The Sheraton Fort Lauderdale Beach Hotel, shaped like a cruise ship, apt for the beach location near Miami.

Last week I had to go to Hollywood, FL for a last-minute trip to the PhoCusWright conference and ended up staying two nights at the Sheraton Fort Lauderdale Beach Hotel, surprisingly cheap at around $100+ for a last-minute booking.

As is usually the case with these big conferences, I was busy with meetings and barely spent any time at the hotel except for coming back to sleep in the night. Overall, my experience with the funkily-shaped (see first photo above) and laid-back hotel was minimal, but decent.

Being a brand new Starwood loyalty program member — I was signed up by the front desk on arrival — a few days after my stay I got an email about my stay at the hotel, asking me to rate my experience as a member. Usually, these surveys are mostly ignored and destined for the trash folder, but for once I decided to go through it, just to see what the experience of going through such a “hotel satisfaction survey” was.

For the hospitality industry, with online came the ability to get feedback from customers through alternative means, including sending them emails asking them to fill out surveys. The hospitality industry swears by these, spends tons of money with third-party companies that focus on this feedback and make meaning out of it.
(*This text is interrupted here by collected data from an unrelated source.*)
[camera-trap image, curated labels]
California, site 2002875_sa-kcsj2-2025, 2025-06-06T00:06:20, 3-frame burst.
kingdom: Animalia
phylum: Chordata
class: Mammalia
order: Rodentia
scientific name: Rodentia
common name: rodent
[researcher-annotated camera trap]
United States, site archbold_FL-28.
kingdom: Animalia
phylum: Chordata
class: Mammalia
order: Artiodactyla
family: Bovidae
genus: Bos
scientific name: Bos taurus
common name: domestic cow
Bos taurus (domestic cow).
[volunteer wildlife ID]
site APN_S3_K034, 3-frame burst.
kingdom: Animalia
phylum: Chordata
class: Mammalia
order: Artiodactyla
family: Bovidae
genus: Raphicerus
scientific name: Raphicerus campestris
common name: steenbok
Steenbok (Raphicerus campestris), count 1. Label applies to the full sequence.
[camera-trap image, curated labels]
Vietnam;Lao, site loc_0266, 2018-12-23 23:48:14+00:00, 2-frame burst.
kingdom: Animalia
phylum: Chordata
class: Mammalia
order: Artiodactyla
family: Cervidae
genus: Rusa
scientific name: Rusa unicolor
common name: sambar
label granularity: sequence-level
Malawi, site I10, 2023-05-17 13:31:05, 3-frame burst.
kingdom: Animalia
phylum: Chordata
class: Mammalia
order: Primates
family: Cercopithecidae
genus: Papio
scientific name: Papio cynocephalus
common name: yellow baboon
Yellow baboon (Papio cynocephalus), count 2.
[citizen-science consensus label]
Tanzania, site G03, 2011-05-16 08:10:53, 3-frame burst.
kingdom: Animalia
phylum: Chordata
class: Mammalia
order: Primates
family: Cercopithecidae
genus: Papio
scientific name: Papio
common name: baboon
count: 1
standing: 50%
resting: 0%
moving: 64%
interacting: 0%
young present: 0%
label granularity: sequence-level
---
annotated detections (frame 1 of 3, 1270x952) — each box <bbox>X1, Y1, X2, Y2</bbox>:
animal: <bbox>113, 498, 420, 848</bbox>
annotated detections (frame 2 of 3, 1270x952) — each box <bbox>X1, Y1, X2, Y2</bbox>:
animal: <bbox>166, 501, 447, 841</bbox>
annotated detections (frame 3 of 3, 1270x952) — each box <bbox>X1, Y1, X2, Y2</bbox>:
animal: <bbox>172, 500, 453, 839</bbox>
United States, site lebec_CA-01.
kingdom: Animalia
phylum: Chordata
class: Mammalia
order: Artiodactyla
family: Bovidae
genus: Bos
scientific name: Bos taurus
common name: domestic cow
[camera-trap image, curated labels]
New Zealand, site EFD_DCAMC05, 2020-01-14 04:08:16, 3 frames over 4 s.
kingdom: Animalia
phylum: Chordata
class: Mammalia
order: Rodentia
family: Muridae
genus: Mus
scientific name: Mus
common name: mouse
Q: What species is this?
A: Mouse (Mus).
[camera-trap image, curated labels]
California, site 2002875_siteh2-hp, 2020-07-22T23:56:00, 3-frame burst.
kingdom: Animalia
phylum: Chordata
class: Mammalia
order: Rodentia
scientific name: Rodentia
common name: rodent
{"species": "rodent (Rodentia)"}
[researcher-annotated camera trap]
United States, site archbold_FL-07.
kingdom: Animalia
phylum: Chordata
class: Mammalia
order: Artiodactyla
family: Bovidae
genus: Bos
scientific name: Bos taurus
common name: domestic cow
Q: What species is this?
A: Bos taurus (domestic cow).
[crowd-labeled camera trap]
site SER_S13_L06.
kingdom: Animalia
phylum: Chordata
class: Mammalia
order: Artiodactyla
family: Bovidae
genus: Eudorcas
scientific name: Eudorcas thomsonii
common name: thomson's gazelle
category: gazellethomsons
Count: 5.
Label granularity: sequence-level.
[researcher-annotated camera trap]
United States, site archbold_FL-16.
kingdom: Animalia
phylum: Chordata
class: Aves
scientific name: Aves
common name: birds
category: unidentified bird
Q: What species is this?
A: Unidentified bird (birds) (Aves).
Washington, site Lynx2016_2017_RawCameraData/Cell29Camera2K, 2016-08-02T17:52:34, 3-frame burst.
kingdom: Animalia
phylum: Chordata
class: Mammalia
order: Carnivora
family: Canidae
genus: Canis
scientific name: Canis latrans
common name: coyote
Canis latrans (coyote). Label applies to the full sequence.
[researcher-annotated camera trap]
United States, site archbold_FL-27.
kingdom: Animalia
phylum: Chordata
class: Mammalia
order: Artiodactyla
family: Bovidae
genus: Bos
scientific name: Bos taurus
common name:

But check the 20-question survey above in the gallery above, the questions and its methodology, laid out with little thought to user experience or helping get the best feedback with least friction.

To begin with, since Sheraton/Starwood knows that I stayed at that specific hotel, instead of the generic Sheraton photo it would have helped to show a photo of the actual hotel. Would it have been too much to ask for stock photos of the actual room I stayed in, to aid in recall while filling up the survey?

With so many questions in a badly-done UX, imagine what the abandonment rate is. Especially with mobile and tablets becoming the norm, this survey on mobile is even worse, where buttons are a big no-no from a usability perspective.

Tons of other usability flaws, all making sure you never want to go through another online Starwood survey again. If this is what Starwood is paying these third-party companies to gather feedback from its customers…well, you get the drift.